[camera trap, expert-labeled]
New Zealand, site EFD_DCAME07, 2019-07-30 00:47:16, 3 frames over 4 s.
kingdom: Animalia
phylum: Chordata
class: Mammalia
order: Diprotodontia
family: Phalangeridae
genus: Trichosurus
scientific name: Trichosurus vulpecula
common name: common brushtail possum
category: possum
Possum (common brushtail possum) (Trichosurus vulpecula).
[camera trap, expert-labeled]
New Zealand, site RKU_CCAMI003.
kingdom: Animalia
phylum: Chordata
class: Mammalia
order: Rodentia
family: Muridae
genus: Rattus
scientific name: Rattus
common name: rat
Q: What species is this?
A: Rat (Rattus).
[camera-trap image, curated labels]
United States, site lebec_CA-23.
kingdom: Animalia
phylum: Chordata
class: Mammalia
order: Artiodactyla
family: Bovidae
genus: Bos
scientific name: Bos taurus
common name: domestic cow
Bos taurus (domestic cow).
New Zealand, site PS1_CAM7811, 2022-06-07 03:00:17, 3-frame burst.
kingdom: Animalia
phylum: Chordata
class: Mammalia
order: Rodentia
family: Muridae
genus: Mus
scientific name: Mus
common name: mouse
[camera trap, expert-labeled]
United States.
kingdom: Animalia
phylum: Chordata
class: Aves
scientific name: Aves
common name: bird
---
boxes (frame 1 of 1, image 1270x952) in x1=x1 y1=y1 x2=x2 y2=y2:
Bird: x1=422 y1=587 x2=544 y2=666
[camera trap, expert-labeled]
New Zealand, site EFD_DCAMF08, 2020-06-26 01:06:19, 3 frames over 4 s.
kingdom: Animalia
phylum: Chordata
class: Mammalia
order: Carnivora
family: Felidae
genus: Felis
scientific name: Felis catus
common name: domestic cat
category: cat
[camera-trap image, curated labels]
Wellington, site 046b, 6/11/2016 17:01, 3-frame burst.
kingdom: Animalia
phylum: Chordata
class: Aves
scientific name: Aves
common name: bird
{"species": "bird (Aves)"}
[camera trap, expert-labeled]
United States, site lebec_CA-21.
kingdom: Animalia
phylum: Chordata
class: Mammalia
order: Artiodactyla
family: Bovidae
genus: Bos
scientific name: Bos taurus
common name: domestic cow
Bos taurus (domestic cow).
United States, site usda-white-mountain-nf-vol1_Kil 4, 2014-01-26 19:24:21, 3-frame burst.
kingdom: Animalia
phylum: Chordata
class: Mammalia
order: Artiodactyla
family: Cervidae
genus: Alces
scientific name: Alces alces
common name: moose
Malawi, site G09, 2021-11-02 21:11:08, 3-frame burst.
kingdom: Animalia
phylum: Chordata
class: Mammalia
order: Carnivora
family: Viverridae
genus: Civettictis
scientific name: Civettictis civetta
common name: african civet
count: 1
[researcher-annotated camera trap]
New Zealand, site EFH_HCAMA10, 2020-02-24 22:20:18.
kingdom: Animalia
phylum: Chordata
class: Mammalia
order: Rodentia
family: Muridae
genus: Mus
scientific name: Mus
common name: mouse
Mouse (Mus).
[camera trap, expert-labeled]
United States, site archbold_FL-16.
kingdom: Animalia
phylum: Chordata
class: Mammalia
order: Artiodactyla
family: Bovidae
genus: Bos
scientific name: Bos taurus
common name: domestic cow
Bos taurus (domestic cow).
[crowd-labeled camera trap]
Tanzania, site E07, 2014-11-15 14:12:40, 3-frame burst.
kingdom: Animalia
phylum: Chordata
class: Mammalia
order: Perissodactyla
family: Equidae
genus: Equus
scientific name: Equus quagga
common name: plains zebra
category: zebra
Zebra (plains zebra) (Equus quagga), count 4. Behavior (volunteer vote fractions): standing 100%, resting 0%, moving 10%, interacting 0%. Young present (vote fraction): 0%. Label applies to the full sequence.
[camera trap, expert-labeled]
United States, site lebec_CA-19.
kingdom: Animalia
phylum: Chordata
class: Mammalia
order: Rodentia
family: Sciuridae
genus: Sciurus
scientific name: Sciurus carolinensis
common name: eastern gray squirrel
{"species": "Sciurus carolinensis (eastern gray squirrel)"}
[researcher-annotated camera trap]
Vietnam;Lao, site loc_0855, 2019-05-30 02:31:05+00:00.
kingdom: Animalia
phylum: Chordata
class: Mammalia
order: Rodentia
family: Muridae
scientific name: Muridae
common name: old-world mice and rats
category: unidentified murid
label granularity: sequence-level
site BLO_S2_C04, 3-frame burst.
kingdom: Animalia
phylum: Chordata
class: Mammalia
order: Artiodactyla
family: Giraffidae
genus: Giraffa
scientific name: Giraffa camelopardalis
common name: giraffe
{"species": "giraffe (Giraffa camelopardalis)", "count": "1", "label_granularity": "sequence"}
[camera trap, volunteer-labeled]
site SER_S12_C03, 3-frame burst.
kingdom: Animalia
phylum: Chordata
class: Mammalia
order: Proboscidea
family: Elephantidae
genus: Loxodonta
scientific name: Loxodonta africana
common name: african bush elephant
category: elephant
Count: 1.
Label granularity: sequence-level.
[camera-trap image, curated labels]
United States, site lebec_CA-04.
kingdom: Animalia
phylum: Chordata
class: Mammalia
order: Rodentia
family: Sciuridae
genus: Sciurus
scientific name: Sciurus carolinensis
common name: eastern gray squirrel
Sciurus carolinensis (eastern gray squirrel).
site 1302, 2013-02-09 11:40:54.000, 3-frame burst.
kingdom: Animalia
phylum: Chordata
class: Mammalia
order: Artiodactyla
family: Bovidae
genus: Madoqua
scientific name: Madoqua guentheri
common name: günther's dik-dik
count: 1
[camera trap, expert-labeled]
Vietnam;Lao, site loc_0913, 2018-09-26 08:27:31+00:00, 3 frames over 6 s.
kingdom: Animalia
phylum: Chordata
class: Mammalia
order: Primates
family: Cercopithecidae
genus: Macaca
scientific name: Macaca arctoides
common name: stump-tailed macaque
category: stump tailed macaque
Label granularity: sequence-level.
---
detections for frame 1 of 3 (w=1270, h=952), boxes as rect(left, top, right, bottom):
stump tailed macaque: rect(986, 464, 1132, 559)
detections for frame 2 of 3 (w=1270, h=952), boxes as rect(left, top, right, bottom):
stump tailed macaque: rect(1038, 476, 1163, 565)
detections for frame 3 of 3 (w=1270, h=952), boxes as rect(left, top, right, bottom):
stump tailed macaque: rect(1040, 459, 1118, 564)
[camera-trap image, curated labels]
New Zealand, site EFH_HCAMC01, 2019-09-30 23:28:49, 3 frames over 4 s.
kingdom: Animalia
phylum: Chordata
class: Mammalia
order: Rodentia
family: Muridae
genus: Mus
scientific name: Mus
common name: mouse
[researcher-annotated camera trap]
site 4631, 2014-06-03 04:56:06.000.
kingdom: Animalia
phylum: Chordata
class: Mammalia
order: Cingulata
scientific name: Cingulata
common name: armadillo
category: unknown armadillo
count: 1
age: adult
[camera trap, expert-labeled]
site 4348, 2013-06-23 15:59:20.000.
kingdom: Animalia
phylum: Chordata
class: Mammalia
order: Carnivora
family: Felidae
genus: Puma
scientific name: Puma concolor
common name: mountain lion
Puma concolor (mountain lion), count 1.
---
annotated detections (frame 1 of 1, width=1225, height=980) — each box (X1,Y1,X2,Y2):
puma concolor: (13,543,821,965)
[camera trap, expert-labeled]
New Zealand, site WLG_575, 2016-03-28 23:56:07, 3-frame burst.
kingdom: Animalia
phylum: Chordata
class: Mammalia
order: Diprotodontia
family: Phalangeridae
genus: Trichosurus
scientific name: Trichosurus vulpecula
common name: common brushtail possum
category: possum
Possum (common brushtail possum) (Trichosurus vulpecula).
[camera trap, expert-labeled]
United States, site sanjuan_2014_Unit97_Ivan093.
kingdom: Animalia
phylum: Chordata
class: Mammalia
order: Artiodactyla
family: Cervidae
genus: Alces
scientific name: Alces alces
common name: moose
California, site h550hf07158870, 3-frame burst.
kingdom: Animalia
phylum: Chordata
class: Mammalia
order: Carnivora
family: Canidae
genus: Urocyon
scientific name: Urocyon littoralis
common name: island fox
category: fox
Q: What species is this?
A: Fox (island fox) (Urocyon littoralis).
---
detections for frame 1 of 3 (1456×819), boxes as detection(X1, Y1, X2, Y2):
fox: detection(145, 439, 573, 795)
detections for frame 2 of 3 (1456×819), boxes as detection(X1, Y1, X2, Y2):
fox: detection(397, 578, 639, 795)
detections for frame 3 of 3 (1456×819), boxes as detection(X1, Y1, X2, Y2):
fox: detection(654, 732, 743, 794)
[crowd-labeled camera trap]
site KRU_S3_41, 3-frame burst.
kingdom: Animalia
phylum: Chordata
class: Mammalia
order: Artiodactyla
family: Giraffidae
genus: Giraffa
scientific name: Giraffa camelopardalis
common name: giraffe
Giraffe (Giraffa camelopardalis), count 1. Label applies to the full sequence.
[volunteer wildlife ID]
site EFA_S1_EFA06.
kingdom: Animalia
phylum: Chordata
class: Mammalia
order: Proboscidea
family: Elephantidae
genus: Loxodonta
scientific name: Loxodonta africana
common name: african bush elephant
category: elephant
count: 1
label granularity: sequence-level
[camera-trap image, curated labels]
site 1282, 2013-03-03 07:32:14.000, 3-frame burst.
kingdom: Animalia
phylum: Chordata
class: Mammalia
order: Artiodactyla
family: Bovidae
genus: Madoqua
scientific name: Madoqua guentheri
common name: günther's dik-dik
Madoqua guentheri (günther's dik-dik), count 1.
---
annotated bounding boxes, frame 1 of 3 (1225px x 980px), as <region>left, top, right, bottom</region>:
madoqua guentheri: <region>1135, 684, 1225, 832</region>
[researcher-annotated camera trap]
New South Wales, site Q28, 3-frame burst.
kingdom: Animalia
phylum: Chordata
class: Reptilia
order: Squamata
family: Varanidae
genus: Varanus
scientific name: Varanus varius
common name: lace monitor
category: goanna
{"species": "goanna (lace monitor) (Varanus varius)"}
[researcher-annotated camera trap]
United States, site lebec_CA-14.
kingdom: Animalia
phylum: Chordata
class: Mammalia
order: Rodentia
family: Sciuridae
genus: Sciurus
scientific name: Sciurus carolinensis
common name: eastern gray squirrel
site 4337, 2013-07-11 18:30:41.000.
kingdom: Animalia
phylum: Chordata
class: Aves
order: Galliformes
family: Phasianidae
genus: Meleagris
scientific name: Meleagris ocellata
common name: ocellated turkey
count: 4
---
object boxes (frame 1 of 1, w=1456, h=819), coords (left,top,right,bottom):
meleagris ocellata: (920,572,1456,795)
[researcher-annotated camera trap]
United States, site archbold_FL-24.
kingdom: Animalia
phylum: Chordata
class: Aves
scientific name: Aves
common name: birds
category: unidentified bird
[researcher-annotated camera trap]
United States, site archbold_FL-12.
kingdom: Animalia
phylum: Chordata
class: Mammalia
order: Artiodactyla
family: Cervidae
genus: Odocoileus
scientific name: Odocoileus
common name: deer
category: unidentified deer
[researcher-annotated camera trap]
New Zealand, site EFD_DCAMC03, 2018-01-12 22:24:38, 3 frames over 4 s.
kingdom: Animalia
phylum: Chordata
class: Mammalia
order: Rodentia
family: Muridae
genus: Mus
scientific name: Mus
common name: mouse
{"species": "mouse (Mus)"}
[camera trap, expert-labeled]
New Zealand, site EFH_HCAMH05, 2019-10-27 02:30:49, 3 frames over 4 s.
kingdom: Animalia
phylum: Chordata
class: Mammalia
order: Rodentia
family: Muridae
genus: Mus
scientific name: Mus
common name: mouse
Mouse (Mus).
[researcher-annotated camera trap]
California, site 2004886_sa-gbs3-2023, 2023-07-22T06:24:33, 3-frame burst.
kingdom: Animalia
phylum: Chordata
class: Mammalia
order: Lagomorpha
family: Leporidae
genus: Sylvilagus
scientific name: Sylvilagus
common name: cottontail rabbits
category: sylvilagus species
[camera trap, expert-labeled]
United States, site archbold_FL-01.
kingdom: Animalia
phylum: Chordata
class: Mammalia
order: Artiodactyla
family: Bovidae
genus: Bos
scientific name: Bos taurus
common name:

__EXERCISE BRIEF__: What are the lines above, starting at the one with "site 4348, 2013-06-23 15:59:20.000." and ending at the one with "common name: island fox"? Give them again exactly, and only them.

__OUTPUT FOR THIS TASK__:
site 4348, 2013-06-23 15:59:20.000.
kingdom: Animalia
phylum: Chordata
class: Mammalia
order: Carnivora
family: Felidae
genus: Puma
scientific name: Puma concolor
common name: mountain lion
Puma concolor (mountain lion), count 1.
---
annotated detections (frame 1 of 1, width=1225, height=980) — each box (X1,Y1,X2,Y2):
puma concolor: (13,543,821,965)
[camera trap, expert-labeled]
New Zealand, site WLG_575, 2016-03-28 23:56:07, 3-frame burst.
kingdom: Animalia
phylum: Chordata
class: Mammalia
order: Diprotodontia
family: Phalangeridae
genus: Trichosurus
scientific name: Trichosurus vulpecula
common name: common brushtail possum
category: possum
Possum (common brushtail possum) (Trichosurus vulpecula).
[camera trap, expert-labeled]
United States, site sanjuan_2014_Unit97_Ivan093.
kingdom: Animalia
phylum: Chordata
class: Mammalia
order: Artiodactyla
family: Cervidae
genus: Alces
scientific name: Alces alces
common name: moose
California, site h550hf07158870, 3-frame burst.
kingdom: Animalia
phylum: Chordata
class: Mammalia
order: Carnivora
family: Canidae
genus: Urocyon
scientific name: Urocyon littoralis
common name: island fox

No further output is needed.